GIVEN INSTRUCTION A
Locate every line in the entries below that contains the word "closest", and copy each of those lines.

EXCERPT PROVIDED
= = = = = = =

Otto Stoll Award / Fighting Povery with Education
Mar 15, 2012
Steven Stanley, Cte Chair / Gabriella Brignardello
Otto Stoll Award / Fighting Povery with Education

Our club will present the Otto Stoll Award for Rotarians who have been outstanding in community service.

AND... 

When she was 9 years old, Gabriella Brignardello left Christmas Eve Mass in Lima, Peru, and met two little girls who asked her for money. “I still remember their faces,” Gabriella said. “ I broke down. I didn’t understand how it was so unfair. I was going to have Christmas dinner and open presents.”

Now a junior at La Reina High School, Gabriella said the experience set the course for a lifechanging decision. “It planted a seed. I thought, what can I do to help the kids? Do I give them money? Do I give them clothes?” Instead, she decided to build them a school in an impoverished area of Lima, her father’s birthplace.

“Education brought me to where I am. That would be something profound if I could give them education,” said the 16-year-old, whose mother is from England.

= = = = = = =

GIVEN INSTRUCTION B
Answer these questions using the page about the Otto Stoll Award and Gabriella Brignardello:
(i) Which Rotarians will receive the Otto Stoll Award from the club?
(ii) How old was Gabriella Brignardello when she met two girls after Christmas Eve Mass in Lima?
(iii) What country is Gabriella Brignardello's mother from?

Records of scene-based questions
= = = = = = =

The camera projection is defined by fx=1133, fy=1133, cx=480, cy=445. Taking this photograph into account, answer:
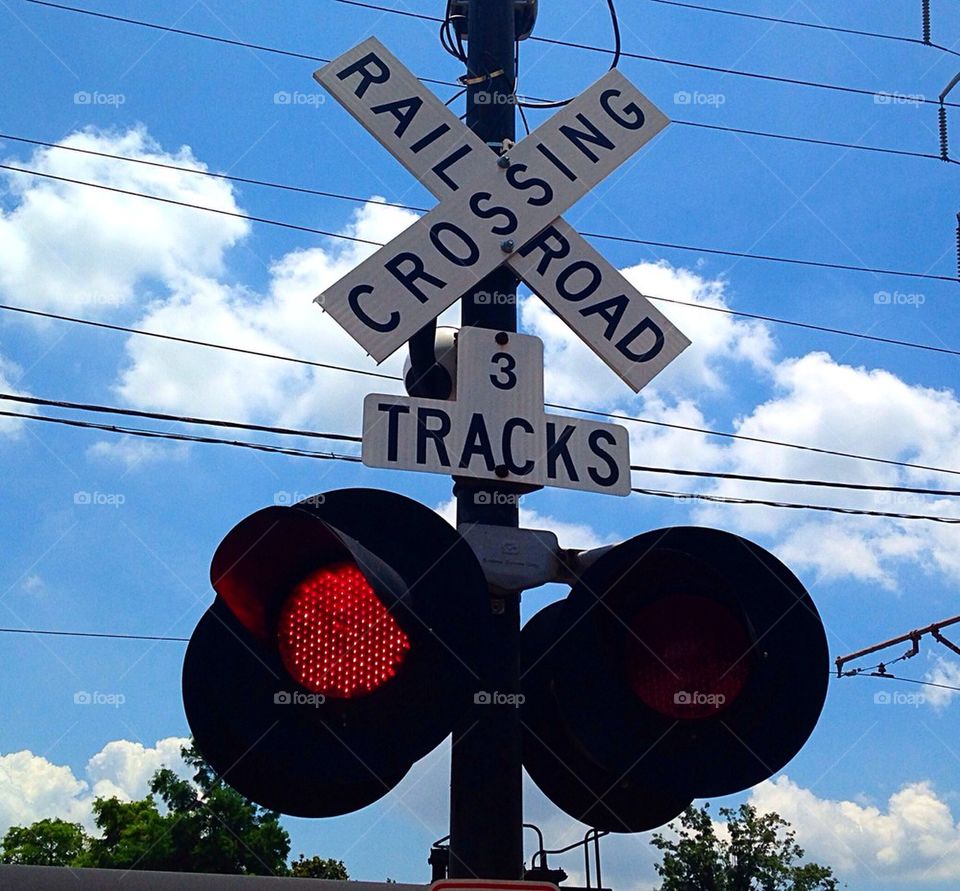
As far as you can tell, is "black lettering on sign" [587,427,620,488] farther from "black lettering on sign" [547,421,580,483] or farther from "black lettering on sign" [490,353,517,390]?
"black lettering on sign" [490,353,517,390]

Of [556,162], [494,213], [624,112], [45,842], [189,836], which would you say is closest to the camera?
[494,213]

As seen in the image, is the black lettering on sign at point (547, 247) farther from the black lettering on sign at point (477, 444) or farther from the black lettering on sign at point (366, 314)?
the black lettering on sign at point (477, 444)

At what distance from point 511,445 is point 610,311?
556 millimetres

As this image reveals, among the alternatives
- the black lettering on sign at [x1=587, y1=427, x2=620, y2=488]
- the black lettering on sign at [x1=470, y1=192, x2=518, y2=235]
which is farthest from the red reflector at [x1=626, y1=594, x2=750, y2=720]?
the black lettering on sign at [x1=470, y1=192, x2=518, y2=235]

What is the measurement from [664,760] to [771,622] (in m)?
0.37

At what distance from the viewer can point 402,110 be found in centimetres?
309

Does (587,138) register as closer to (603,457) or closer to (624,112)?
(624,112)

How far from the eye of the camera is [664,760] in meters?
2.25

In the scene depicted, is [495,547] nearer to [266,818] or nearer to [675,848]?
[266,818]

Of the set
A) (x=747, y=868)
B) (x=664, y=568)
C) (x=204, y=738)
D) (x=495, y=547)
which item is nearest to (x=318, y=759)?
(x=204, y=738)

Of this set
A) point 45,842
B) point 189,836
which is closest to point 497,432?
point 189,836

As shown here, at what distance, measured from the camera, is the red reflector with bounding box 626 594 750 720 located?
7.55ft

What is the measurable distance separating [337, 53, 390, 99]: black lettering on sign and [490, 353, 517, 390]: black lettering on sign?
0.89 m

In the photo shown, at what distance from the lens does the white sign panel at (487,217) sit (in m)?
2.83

= = = = = = =

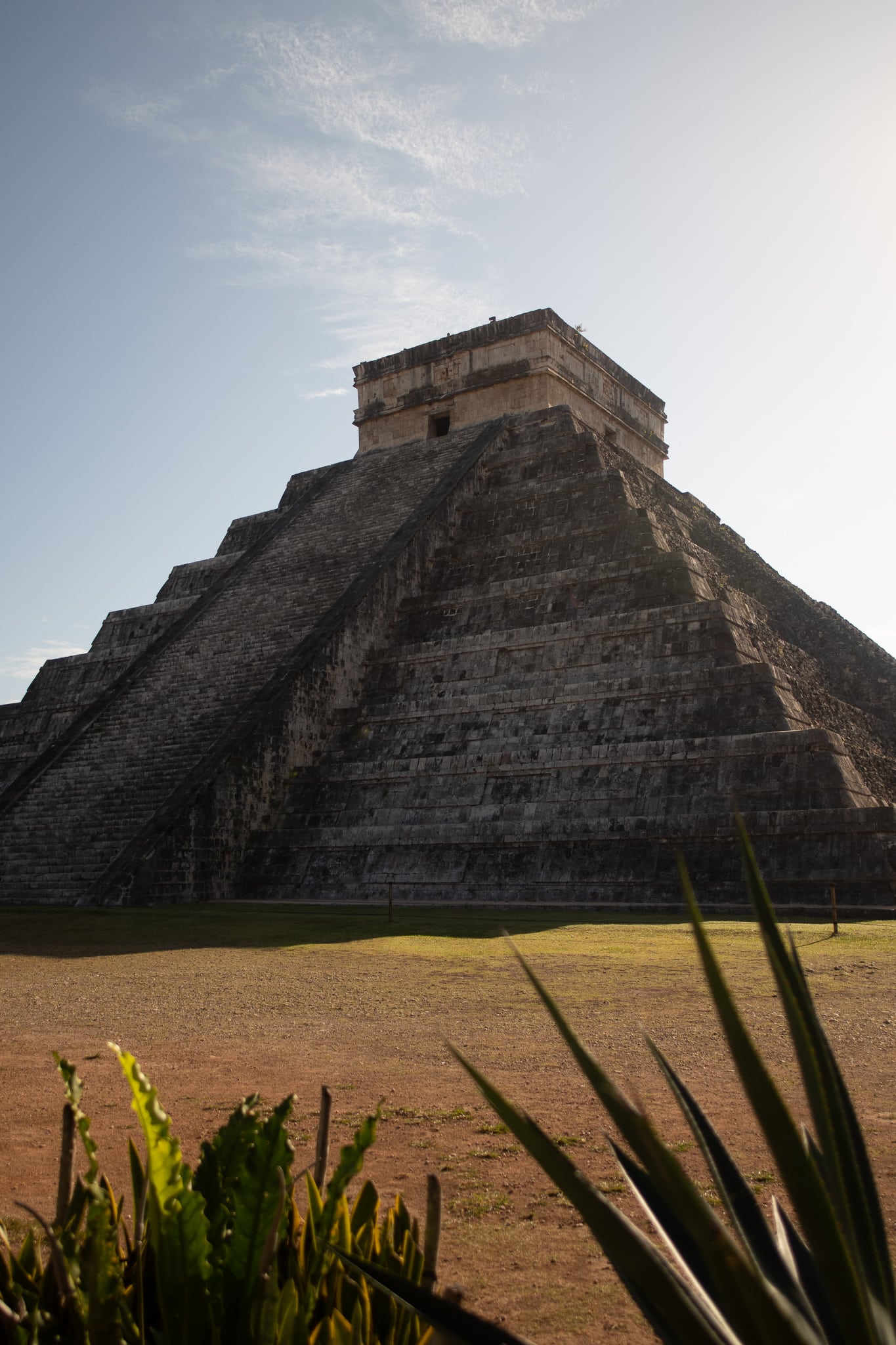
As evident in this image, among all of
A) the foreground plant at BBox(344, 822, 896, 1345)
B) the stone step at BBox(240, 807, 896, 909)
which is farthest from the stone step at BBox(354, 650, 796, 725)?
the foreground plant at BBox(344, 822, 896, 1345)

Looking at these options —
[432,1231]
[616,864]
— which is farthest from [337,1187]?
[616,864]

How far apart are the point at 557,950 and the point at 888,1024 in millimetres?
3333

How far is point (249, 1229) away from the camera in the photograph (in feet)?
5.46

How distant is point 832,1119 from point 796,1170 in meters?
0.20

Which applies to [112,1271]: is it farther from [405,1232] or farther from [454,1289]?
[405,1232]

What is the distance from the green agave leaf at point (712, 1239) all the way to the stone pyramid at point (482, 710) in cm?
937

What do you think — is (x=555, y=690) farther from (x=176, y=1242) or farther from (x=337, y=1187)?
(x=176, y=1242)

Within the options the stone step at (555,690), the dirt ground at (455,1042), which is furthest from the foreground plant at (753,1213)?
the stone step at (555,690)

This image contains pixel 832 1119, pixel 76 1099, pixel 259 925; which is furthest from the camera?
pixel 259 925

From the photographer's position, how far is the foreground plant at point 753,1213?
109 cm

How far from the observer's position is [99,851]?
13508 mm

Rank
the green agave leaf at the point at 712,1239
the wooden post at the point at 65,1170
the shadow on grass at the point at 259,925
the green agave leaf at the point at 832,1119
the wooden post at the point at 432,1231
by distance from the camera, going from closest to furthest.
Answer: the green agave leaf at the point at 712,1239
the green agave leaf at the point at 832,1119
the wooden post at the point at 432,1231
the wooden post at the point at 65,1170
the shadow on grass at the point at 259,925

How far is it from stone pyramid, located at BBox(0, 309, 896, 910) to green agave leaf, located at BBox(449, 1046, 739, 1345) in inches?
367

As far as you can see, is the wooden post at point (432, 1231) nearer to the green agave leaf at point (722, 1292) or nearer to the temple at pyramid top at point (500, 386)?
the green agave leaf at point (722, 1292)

= = = = = = =

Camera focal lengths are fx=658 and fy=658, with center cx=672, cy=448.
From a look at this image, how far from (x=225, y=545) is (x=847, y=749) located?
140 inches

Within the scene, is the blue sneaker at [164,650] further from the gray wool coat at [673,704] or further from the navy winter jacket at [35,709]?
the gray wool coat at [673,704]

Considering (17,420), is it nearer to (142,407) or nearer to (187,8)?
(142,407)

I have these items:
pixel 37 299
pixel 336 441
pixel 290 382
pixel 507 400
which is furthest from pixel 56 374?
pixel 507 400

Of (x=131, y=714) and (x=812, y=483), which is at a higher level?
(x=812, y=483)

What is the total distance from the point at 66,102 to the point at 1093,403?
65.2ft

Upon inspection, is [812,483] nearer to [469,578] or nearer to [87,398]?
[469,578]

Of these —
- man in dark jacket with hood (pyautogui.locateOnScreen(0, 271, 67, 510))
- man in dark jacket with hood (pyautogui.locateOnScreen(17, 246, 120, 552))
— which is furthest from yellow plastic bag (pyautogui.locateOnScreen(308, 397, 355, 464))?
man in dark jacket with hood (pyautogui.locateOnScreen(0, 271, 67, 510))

= = = = = = =

EXPECTED ANSWER A
Of [556,162], [494,213], [624,112], [45,842], [189,836], which would you say is closest to the camera?
which is closest to point 497,432?
by distance from the camera, going from closest to furthest.

EXPECTED ANSWER B
(i) Rotarians who have been outstanding in community service.
(ii) She was 9 years old.
(iii) England.